1. Is there a tendency to elide national/ethnic identity with religious identity?
- Do these public policies and debates make assumptions about the religious and not religious identities of different groups of migrants? Is there a tendency to assume explicitly or implicitly, for instance, that migrants from certain regions carry the religious identities commonly associated with those regions?
- If so, is there an assumption that they are religiously engaged with those religions?
- How are migrants from countries that have no commonly recognized religious majority framed in this regard? Is there an absence of any religious framing, or positive nonreligious framing? In that regard, does ethnicity stand in for any religious/nonreligious framing?
2. How are nonreligious identities framed?
- Is nonreligious identity positively framed, negatively framed or is it just treated as an absence or as something not mentioned?
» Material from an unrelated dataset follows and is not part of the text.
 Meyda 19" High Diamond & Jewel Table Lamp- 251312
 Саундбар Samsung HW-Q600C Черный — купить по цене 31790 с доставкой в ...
- Is diversity among the nonreligious observed? If so, how is it understood?
3. Who contests such framings? Are specific groups formed to contest such framings? Do these or other groups, such as humanist associations, atheist societies, etc., engage in debates on these issues? What is that basis of such contestation?
4. In general, do nonreligious migrants identify as such positively? If so, who are they? How do they contrast themselves or relate to possible attributions in debates and policies as default religious according to their ethnic/national origin?
5. Is there a change over time with regard to these questions?
Research questions 1 & 2: Data may consist of public policy documents like governmental whitepapers (Stortingsmeldinger), NoU (Norges offentlige utredninger), action plans (handlingsplaner), etc. If the focus is on public debates, data may consist of traditional mainstream media, like newspaper articles, TV, and perhaps social media.
Research question 3 & 4: Data may consist of pre-existing information about specific groups, interviews with leaders and activists, and traditional and social media.
The student will be involved in the Nordic and international network of the project. There may be student stipends for travels to project meetings, but this will be dependent upon the COVID-19 situation. The findings of the MA thesis will be communicated to the rest of the research team and the MA thesis will be published on the website of the project.
The project will last for one year.
Professor, Institutt for sosiologi og samfunnsgeografi
The principal investigator of “Nonreligion in a Complex Future” is of Professor Lori Beaman at University of Ottawa, Canada. Professor Inger Furseth is a Co-Investigator who directs a Nordic research group. Furseth if professor in sociology at University of Oslo, who has conducted various research projects and written several books and articles in the sociology of religion. Her research focus is on religion and nonreligion, religious extremism, Muslim women, social movements, gender and social theory.